Repeat the entries below in full, with every character unchanged.
(STUDY MATERIAL begins)
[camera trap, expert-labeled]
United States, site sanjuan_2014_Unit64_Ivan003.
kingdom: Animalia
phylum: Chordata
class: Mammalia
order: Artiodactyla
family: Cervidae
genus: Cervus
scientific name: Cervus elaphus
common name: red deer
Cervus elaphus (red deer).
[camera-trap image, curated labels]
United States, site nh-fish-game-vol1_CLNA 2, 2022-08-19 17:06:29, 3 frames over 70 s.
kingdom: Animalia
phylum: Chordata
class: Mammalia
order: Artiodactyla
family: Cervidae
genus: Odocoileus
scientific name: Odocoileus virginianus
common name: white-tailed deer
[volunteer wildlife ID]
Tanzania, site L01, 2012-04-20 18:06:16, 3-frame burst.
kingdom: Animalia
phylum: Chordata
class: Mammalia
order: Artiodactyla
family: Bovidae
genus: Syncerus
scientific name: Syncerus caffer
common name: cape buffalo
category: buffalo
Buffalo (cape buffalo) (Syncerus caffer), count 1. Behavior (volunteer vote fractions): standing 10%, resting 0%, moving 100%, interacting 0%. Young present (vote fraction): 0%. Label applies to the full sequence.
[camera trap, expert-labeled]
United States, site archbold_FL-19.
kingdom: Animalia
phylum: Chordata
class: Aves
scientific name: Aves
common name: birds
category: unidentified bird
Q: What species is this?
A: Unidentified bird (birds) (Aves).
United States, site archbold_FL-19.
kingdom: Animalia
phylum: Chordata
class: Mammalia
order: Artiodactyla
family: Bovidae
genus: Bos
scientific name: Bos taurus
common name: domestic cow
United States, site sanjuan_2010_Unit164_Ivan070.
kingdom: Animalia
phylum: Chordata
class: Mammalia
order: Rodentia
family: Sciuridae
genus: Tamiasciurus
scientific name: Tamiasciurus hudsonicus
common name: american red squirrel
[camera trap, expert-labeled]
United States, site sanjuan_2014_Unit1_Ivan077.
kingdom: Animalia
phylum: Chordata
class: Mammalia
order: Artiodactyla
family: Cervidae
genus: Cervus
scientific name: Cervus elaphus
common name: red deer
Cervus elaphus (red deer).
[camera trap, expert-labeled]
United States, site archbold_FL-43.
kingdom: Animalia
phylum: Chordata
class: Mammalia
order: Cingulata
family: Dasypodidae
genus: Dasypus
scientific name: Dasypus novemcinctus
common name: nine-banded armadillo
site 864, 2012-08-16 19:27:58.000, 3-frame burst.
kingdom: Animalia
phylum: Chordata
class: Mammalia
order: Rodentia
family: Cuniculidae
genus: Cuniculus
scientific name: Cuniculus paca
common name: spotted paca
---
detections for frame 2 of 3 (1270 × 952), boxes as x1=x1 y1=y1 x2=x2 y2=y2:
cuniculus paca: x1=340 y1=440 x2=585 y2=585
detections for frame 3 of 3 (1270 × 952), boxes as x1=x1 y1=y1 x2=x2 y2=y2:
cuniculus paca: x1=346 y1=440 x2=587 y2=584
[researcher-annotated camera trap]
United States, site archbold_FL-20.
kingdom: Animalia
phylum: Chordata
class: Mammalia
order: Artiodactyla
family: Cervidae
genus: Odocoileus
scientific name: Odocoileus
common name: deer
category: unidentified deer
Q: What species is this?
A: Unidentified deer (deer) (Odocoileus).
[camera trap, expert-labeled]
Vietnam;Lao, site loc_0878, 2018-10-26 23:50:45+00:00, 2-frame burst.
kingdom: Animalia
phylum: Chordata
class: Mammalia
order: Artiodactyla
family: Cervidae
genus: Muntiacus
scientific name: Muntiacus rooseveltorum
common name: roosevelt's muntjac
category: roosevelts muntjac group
(STUDY MATERIAL ends)
== REPLY TO THE TASK ==
[camera trap, expert-labeled]
United States, site sanjuan_2014_Unit64_Ivan003.
kingdom: Animalia
phylum: Chordata
class: Mammalia
order: Artiodactyla
family: Cervidae
genus: Cervus
scientific name: Cervus elaphus
common name: red deer
Cervus elaphus (red deer).
[camera-trap image, curated labels]
United States, site nh-fish-game-vol1_CLNA 2, 2022-08-19 17:06:29, 3 frames over 70 s.
kingdom: Animalia
phylum: Chordata
class: Mammalia
order: Artiodactyla
family: Cervidae
genus: Odocoileus
scientific name: Odocoileus virginianus
common name: white-tailed deer
[volunteer wildlife ID]
Tanzania, site L01, 2012-04-20 18:06:16, 3-frame burst.
kingdom: Animalia
phylum: Chordata
class: Mammalia
order: Artiodactyla
family: Bovidae
genus: Syncerus
scientific name: Syncerus caffer
common name: cape buffalo
category: buffalo
Buffalo (cape buffalo) (Syncerus caffer), count 1. Behavior (volunteer vote fractions): standing 10%, resting 0%, moving 100%, interacting 0%. Young present (vote fraction): 0%. Label applies to the full sequence.
[camera trap, expert-labeled]
United States, site archbold_FL-19.
kingdom: Animalia
phylum: Chordata
class: Aves
scientific name: Aves
common name: birds
category: unidentified bird
Q: What species is this?
A: Unidentified bird (birds) (Aves).
United States, site archbold_FL-19.
kingdom: Animalia
phylum: Chordata
class: Mammalia
order: Artiodactyla
family: Bovidae
genus: Bos
scientific name: Bos taurus
common name: domestic cow
United States, site sanjuan_2010_Unit164_Ivan070.
kingdom: Animalia
phylum: Chordata
class: Mammalia
order: Rodentia
family: Sciuridae
genus: Tamiasciurus
scientific name: Tamiasciurus hudsonicus
common name: american red squirrel
[camera trap, expert-labeled]
United States, site sanjuan_2014_Unit1_Ivan077.
kingdom: Animalia
phylum: Chordata
class: Mammalia
order: Artiodactyla
family: Cervidae
genus: Cervus
scientific name: Cervus elaphus
common name: red deer
Cervus elaphus (red deer).
[camera trap, expert-labeled]
United States, site archbold_FL-43.
kingdom: Animalia
phylum: Chordata
class: Mammalia
order: Cingulata
family: Dasypodidae
genus: Dasypus
scientific name: Dasypus novemcinctus
common name: nine-banded armadillo
site 864, 2012-08-16 19:27:58.000, 3-frame burst.
kingdom: Animalia
phylum: Chordata
class: Mammalia
order: Rodentia
family: Cuniculidae
genus: Cuniculus
scientific name: Cuniculus paca
common name: spotted paca
---
detections for frame 2 of 3 (1270 × 952), boxes as x1=x1 y1=y1 x2=x2 y2=y2:
cuniculus paca: x1=340 y1=440 x2=585 y2=585
detections for frame 3 of 3 (1270 × 952), boxes as x1=x1 y1=y1 x2=x2 y2=y2:
cuniculus paca: x1=346 y1=440 x2=587 y2=584
[researcher-annotated camera trap]
United States, site archbold_FL-20.
kingdom: Animalia
phylum: Chordata
class: Mammalia
order: Artiodactyla
family: Cervidae
genus: Odocoileus
scientific name: Odocoileus
common name: deer
category: unidentified deer
Q: What species is this?
A: Unidentified deer (deer) (Odocoileus).
[camera trap, expert-labeled]
Vietnam;Lao, site loc_0878, 2018-10-26 23:50:45+00:00, 2-frame burst.
kingdom: Animalia
phylum: Chordata
class: Mammalia
order: Artiodactyla
family: Cervidae
genus: Muntiacus
scientific name: Muntiacus rooseveltorum
common name: roosevelt's muntjac
category: roosevelts muntjac group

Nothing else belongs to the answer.